Des chercheurs sont partis à la recherche d’enfants amish atteints d’autisme : voici ce qu’ils ont découvert
Le journaliste d’investigation Dan Olmsted a un jour posé une question simple mais dérangeante : que se passe-t-il réellement dans les groupes de population qui échappent en grande partie à la médecine moderne – et notamment à la vaccination ? Sa piste l’a mené chez les Amish du comté de Lancaster, en Pennsylvanie, une communauté traditionnellement fermée qui vit en grande partie sans programmes de vaccination modernes.
L’attente était claire : si l’on transpose les statistiques nationales aux Amish, il devrait y avoir environ 2.000 cas d’autisme (il y a donc environ 400.000 Amish dans le monde). Mais Olmsted a fait une découverte qui a dû laisser perplexe même les scientifiques les plus expérimentés : il n’a trouvé que trois cas. Et tous trois concernaient des enfants adoptés par les Amish – des enfants qui avaient déjà été vaccinés avant d’arriver dans la communauté. Il n’a trouvé aucun cas parmi les enfants Amish de naissance.
La vaccination comme cause principale ?
Ces observations ne sont pas restées sans conséquences. Robert F. Kennedy Jr, aujourd’hui ministre de la santé dans l’administration Trump, a récemment repris les travaux d’Olmsted dans un entretien avec Charlie Kirk. Kennedy a parlé de « preuves très solides » selon lesquelles les vaccins sont l’un des principaux responsables de l’autisme.
Kennedy va encore plus loin : il est convaincu que l’autisme peut être causé exclusivement par les vaccins. Son argumentation s’appuie sur des mécanismes biologiques : le stress dans les mitochondries, les « centrales électriques » de nos cellules.
« Nous soumettons les mitochondries au stress de nombreuses façons – par l’air que nous respirons, par la nourriture que nous mangeons, mais aussi par les médicaments que l’on donne à nos enfants », explique Kennedy.

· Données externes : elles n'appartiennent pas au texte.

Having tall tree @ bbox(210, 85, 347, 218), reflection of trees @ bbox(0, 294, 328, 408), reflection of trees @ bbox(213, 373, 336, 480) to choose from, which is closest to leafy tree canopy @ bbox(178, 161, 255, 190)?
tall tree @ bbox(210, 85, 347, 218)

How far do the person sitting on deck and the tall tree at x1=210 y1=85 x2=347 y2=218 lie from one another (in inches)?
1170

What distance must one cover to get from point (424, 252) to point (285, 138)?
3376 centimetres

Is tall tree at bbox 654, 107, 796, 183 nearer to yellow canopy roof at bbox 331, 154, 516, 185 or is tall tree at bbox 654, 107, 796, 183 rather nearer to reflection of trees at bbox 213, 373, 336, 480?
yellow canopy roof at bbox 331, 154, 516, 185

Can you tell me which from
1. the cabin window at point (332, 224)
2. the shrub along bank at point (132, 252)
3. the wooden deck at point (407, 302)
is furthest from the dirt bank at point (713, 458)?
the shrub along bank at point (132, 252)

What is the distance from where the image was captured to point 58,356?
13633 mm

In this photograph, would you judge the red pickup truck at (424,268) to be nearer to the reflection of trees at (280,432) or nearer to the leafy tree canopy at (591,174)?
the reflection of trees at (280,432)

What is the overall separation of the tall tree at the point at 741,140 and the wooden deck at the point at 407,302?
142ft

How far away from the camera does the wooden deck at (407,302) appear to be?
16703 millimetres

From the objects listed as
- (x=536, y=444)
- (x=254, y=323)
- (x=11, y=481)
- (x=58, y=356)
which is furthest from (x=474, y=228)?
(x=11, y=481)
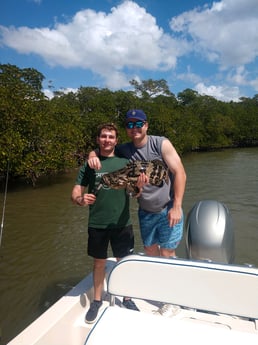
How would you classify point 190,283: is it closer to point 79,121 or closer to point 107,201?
point 107,201

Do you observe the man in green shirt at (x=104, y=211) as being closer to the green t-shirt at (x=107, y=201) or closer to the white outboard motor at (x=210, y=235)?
the green t-shirt at (x=107, y=201)

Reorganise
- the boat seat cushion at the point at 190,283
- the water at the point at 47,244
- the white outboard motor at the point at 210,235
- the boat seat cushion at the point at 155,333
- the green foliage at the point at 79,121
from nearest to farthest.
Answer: the boat seat cushion at the point at 155,333, the boat seat cushion at the point at 190,283, the white outboard motor at the point at 210,235, the water at the point at 47,244, the green foliage at the point at 79,121

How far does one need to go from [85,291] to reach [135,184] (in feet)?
4.41

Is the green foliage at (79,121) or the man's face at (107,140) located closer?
the man's face at (107,140)

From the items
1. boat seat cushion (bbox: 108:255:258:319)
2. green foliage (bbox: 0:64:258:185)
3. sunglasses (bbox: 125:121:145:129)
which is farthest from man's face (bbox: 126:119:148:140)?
green foliage (bbox: 0:64:258:185)

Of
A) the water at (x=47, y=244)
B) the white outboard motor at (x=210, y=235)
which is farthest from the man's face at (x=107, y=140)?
the water at (x=47, y=244)

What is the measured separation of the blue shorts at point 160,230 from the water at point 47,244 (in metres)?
2.45

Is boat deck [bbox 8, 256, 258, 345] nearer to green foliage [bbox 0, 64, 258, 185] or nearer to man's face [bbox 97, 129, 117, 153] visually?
man's face [bbox 97, 129, 117, 153]

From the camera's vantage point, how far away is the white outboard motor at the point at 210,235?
127 inches

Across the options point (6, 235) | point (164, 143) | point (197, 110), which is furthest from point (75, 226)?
point (197, 110)

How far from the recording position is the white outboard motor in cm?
323

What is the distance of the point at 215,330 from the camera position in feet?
6.04

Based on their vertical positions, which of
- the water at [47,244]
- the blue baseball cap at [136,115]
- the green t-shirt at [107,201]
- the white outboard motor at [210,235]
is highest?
the blue baseball cap at [136,115]

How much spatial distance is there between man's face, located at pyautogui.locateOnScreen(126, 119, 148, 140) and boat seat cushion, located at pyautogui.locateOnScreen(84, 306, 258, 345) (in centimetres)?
157
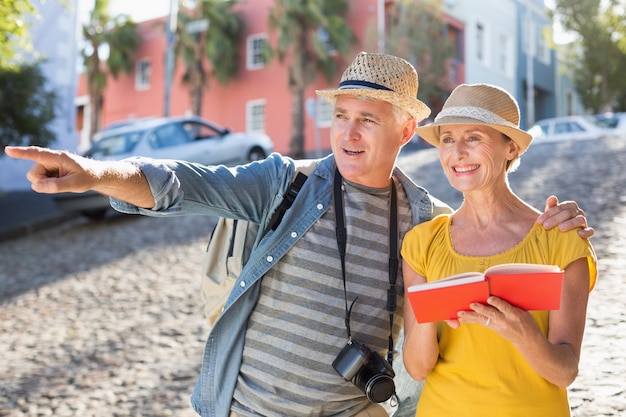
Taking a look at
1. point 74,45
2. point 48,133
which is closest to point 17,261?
point 48,133

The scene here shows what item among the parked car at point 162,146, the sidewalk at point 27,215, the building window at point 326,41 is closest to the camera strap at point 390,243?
the parked car at point 162,146

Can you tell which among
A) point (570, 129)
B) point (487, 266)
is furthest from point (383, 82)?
point (570, 129)

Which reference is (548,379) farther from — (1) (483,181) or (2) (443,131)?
(2) (443,131)

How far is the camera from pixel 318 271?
2.78 meters

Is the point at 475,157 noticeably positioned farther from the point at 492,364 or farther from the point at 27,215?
the point at 27,215

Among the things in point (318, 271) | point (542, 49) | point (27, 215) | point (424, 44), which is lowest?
point (27, 215)

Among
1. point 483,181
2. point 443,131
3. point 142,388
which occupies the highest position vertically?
point 443,131

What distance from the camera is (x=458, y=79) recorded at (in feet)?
99.6

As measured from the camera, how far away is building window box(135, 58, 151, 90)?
1350 inches

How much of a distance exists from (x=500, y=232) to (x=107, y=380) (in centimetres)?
436

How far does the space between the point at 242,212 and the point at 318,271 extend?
0.37 metres

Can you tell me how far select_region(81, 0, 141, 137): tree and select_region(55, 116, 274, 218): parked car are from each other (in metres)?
17.8

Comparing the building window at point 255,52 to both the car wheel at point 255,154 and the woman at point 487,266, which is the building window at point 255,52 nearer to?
the car wheel at point 255,154

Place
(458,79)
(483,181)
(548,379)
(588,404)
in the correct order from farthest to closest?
(458,79) < (588,404) < (483,181) < (548,379)
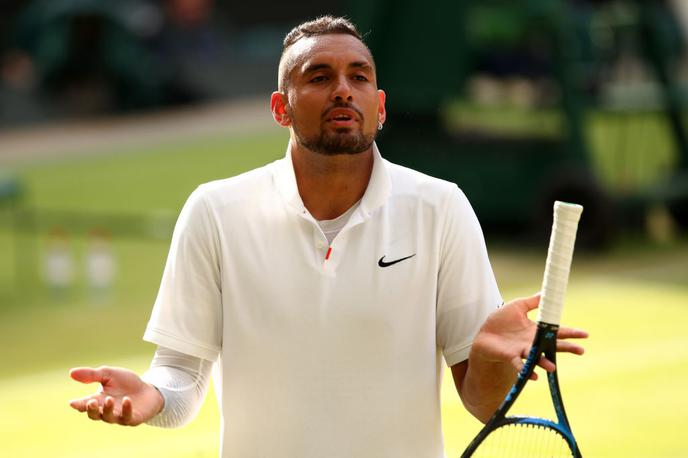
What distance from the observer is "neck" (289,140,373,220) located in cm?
325

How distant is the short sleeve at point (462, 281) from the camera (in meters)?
3.27

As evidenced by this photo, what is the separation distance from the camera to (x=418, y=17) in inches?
461

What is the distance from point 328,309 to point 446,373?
176 inches

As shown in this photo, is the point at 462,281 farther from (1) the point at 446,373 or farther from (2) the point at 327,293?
(1) the point at 446,373

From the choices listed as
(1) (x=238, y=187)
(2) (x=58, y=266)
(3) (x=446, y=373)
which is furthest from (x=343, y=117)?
(2) (x=58, y=266)

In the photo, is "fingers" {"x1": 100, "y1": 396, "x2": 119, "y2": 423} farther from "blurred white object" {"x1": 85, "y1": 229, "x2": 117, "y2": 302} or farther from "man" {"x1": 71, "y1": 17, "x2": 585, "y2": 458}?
"blurred white object" {"x1": 85, "y1": 229, "x2": 117, "y2": 302}

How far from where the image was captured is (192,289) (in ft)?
10.8

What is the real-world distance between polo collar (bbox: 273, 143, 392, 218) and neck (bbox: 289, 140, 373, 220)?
22 millimetres

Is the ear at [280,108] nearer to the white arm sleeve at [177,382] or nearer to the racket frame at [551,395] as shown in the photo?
the white arm sleeve at [177,382]

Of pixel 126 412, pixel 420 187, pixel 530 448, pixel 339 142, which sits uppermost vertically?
pixel 339 142

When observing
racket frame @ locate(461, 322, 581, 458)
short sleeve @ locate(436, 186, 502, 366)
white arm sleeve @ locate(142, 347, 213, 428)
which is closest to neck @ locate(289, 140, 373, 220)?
short sleeve @ locate(436, 186, 502, 366)

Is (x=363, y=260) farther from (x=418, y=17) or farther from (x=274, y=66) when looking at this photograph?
(x=274, y=66)

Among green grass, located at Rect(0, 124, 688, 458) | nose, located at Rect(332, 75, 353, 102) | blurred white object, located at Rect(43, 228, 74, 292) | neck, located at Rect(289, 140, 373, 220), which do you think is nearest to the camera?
nose, located at Rect(332, 75, 353, 102)

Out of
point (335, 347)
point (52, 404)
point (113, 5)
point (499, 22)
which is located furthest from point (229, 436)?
point (113, 5)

Le stress mitochondrial comme dénominateur commun
Selon lui, de nombreuses maladies modernes – y compris l’autisme – empruntent les mêmes voies biologiques. Les toxines environnementales, une mauvaise alimentation, les médicaments et les vaccins interagissent et surchargent la production d’énergie cellulaire. Le corps réagit par des dysfonctionnements chroniques – dans le pire des cas par des troubles du développement neurologique comme l’autisme.
Un modèle également ailleurs
Kennedy fait remarquer que des observations similaires à celles des Amish ont été faites dans d’autres parties du monde. Les communautés ou les groupes de population ayant un faible taux de vaccination rapportent nettement moins de cas d’autisme – un phénomène peu étudié, mais d’autant plus débattu.
Conclusion : un constat qui dérange
Les résultats d’Olmsted et les interprétations de Kennedy remettent en question les fondements de la politique moderne de vaccination. Alors que les autorités et l’industrie pharmaceutique misent sur des programmes généralisés, ces résultats soulèvent la question de savoir si le prix à payer se traduit par une augmentation dramatique du taux d’autisme.
Kennedy lui-même y voit un thème central de son mandat : l’information sur les véritables causes des maladies chroniques – et une réévaluation radicale du rôle des vaccins.